Small story about these guys: they were the first group I ever introduced together (three on one group, two in another). And, so far, they're the only rats I can freely pick up, turn over, basically do whatever with them, and they don't mind. They're also the only ones (so far) that come over as a group to groom my hands when I open the doors to their cage for play time. I have no idea how old any of them are, I just know that they're all so full of love!







This beautiful little girl here is Midna. Such a sweetie. Giving me kisses <3
I got her and Zelda from a girl who just claimed that she didn't have time for them anymore. They're both really sweet, if rather hyperactive.
They're the only ones who I almost know their exact age; the girl I got them from said that they were born in April of this year.







This here is Nibbler
I got him along with Waffles, V, and Spiderman from a person whose bf wasn't letting her keep her rats anymore. They were all incredibly well looked after, which honestly surprised me. Waffles and Nibbler are both in their own cage, due to their inability to get along with any other rats (the previous owner informed me). Nibbler here is a little nippy (but hasn't drawn blood or anything), but he takes treats very gently, which I think is a good sign.







This shy boy is Puddin. He's got poor vision from what I can tell; he sways his head from side to side if something's moving really fast, so I've been slow around him so as to not startle him.







This is Spiderman (Spidey for short). Super, super shy!
He and V are brothers, and are about 3 years old.







V was sleeping when I took this; camera sound woke him up. He gets his name from the 'v' shaped mark on his head.







This is Waffles. He's such a lover, so gentle and sweet. You can't really tell in the picture, but he has really dark red eyes. <3
Just today after I took this picture he crawled up on my arm, snuggled close to my body, and started bruxing and boggling while I pet him. 
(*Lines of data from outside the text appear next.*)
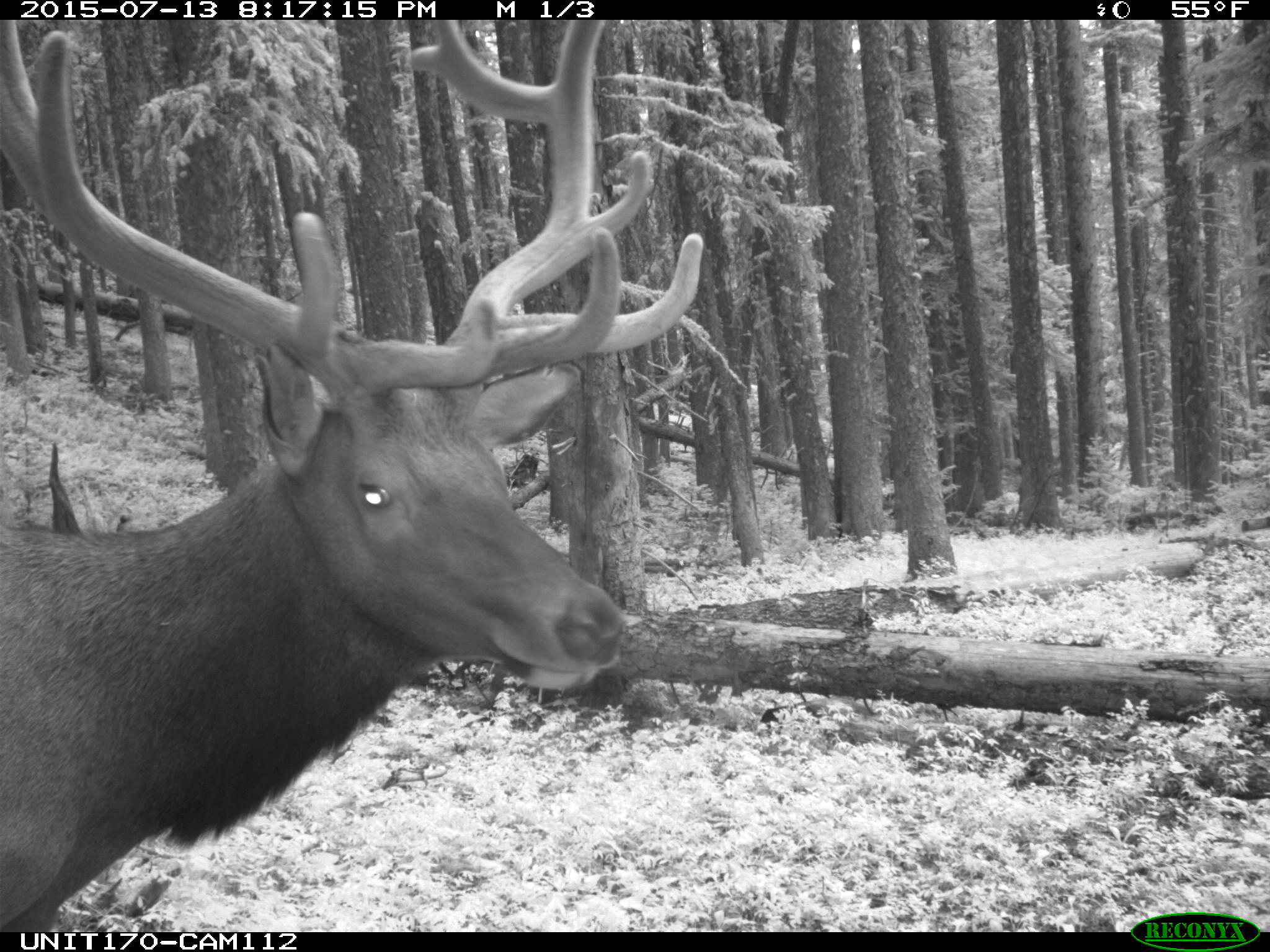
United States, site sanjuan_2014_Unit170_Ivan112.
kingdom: Animalia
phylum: Chordata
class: Mammalia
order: Artiodactyla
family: Cervidae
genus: Cervus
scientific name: Cervus elaphus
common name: red deer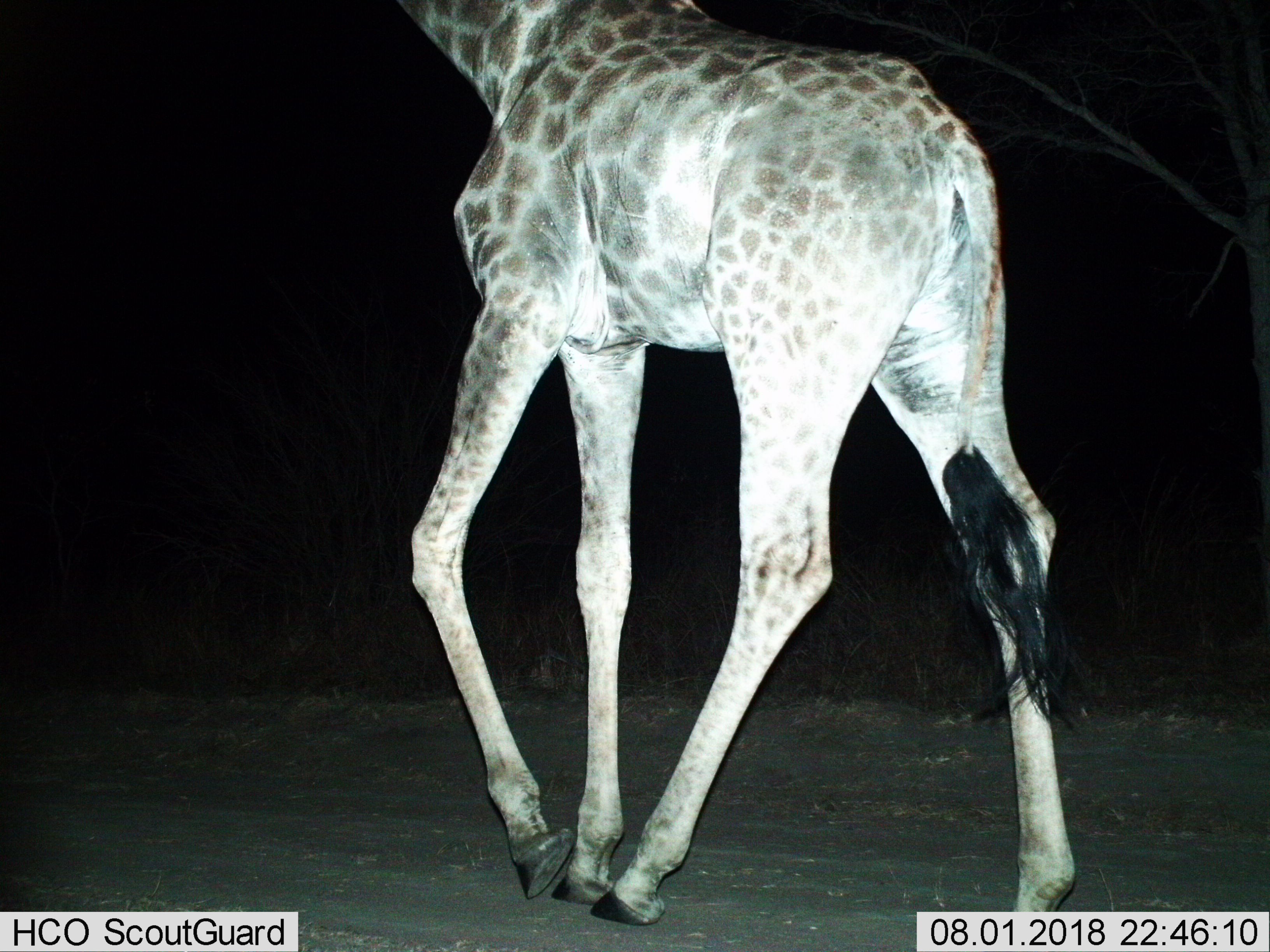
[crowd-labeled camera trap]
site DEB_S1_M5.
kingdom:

And last but not least, this super hyper girl - Zelda!
I'm surprised she stood still long enough for me to get a decent picture of her!


----------



## JAnimal (Jul 23, 2014)

Wow. That's alot. Anyway they are adorable.


----------



## moonkissed (Dec 26, 2011)

Lovely babies! They are addicting lol I have 17 currently.... adds up fast


----------



## Dark_Sama (Mar 14, 2015)

moonkissed said:


> Lovely babies! They are addicting lol I have 17 currently.... adds up fast


They really do! I didn't expect to have this many at once, but I'm certainly not complaining.


----------



## Thor (Oct 1, 2015)

How can you handle sooo many? I have 3 and it's like too many already!
Well it is also really hard to get things here for them but all money goes for my pets. :anguished:


----------



## Loopy_rats (Sep 17, 2015)

So many cute faces!


----------



## KennaBoo (Sep 22, 2015)

Wow, that's a lot of ratties! You must have your hands full, literally! Lol. They're all very pretty rats though!! Quite adorable!


----------



## Dark_Sama (Mar 14, 2015)

KennaBoo said:


> Wow, that's a lot of ratties! You must have your hands full, literally! Lol. They're all very pretty rats though!! Quite adorable!
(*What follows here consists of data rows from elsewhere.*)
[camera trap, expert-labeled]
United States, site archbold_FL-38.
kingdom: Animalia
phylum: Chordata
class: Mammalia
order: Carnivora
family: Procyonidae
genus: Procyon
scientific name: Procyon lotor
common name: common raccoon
I was a bit overwhelmed at first, but setting a schedule for play times and cage cleaning made things a ton easier, haha.


----------



## KennaBoo (Sep 22, 2015)

I could imagine! Are they all neutered & spayed so they can play together, or do you have to separate the males and females for play time?


----------



## Dark_Sama (Mar 14, 2015)

KennaBoo said:


> I could imagine! Are they all neutered & spayed so they can play together, or do you have to separate the males and females for play time?


None are spayed/neutered, so the girls and boys don't play together. But with the boy, I've got several different groups of them, so I can figure out their personalities and properly bond with them before introducing all my boys. I hope things will go smoothly, but I won't be heartbroken if they don't.


----------



## mis.kay (May 29, 2015)

Dark_Sama said:


> I was a bit overwhelmed at first, but setting a schedule for play times and cage cleaning made things a ton easier, haha.


Transitioning from 2 to 4 was pretty difficult for me. Especially since my new boys are in my sisters room and I have to sneak in there when she's sleeping sometimes to let them out because she goes to bed early. Good thing she's a heavy sleeper! Lol Schedules do make a huge difference though. But I find it actually quite interesting to have all those rats. Kind of like your own rat haven!


----------